Rahmat Saleh Dorong BPKN Independen Perkuat Konsumen Digital

Jakarta – Penguatan Badan Perlindungan Konsumen Nasional (BPKN) dinilai mendesak di tengah pesatnya pertumbuhan ekonomi digital di Indonesia. Anggota Komisi VI DPR RI Fraksi PKS, Rahmat Saleh, menilai lembaga perlindungan konsumen itu harus diperkuat agar lebih mandiri, memiliki dasar hukum yang kuat, dan kewenangan yang jelas.

Rahmat menegaskan BPKN perlu bekerja tanpa campur tangan pihak mana pun. Menurut dia, lembaga tersebut juga harus menjalankan fungsi pengawasan, advokasi, mediasi, hingga pemberian rekomendasi kebijakan secara maksimal.

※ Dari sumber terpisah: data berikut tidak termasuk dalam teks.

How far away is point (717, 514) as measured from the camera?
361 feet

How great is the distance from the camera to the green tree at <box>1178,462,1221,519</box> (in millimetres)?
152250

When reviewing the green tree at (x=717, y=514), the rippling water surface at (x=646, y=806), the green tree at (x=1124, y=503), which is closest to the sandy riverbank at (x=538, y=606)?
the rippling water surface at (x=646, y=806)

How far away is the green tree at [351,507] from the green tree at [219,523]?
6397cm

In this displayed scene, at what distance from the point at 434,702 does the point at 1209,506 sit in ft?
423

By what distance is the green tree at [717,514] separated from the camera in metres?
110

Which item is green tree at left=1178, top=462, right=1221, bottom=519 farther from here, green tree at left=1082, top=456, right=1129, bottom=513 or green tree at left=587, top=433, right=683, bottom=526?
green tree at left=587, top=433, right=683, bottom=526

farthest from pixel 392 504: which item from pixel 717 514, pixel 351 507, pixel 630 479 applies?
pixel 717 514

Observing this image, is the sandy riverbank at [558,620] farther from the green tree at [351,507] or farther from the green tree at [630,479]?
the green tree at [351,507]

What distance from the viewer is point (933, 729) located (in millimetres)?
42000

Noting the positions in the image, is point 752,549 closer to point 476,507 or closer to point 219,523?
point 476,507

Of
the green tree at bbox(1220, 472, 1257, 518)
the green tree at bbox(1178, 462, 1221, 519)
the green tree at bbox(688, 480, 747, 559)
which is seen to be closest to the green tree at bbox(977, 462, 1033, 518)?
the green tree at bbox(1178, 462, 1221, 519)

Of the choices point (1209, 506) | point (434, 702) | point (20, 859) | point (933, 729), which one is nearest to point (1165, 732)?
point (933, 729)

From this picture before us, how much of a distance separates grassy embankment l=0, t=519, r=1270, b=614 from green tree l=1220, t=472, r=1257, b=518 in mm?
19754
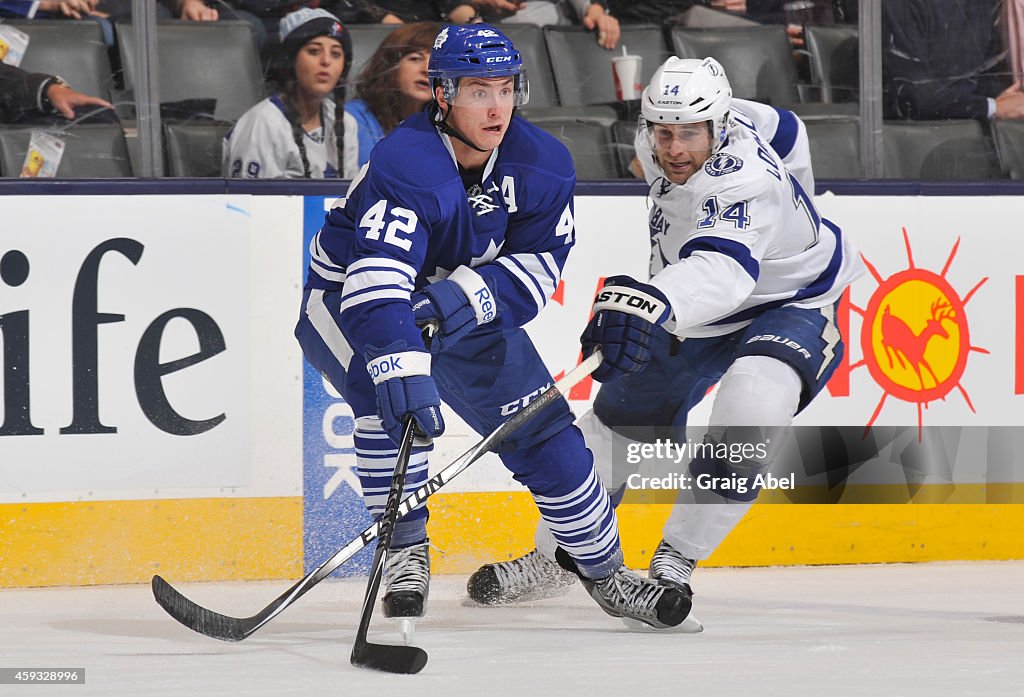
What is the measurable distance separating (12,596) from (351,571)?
2.70ft

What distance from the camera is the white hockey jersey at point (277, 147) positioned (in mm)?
3789

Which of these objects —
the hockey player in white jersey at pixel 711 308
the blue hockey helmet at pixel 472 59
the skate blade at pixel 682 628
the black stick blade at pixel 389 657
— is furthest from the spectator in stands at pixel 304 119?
the black stick blade at pixel 389 657

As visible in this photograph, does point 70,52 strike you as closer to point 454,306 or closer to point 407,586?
point 454,306

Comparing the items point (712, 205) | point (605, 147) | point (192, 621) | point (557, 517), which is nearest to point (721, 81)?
point (712, 205)

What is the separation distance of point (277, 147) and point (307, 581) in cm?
145

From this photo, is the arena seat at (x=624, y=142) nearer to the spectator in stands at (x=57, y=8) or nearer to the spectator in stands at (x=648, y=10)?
the spectator in stands at (x=648, y=10)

“Perlindungan konsumen harus diperkuat melalui BPKN yang independen, memiliki dasar hukum yang kuat, serta kewenangan yang memadai,” ujar Rahmat saat menerima aspirasi dari Yayasan Lembaga Konsumen Indonesia (YLKI) di Gedung DPR, Jakarta, Selasa (23/6/2026).

Ia menilai tantangan perlindungan konsumen kini semakin rumit seiring berkembangnya sektor perdagangan elektronik, jasa keuangan, telekomunikasi, kesehatan, hingga energi. Seluruh sektor itu, kata dia, bersentuhan langsung dengan kehidupan masyarakat.

Karena itu, Rahmat mendorong hadirnya regulasi yang lebih komprehensif untuk memperkuat peran BPKN. Ia berharap lembaga tersebut dapat benar-benar menempatkan kepentingan konsumen sebagai prioritas di tengah dinamika ekonomi saat ini.

Selain itu, Rahmat juga mendukung rencana Indonesia menjadi tuan rumah pertemuan lembaga konsumen sedunia pada 2027. Menurut dia, agenda itu menjadi peluang penting untuk menunjukkan komitmen Indonesia dalam memperkuat perlindungan konsumen sekaligus memperluas kerja sama global.

“Konsumen terlindungi, usaha bertumbuh, ekonomi nasional semakin kuat,” pungkasnya.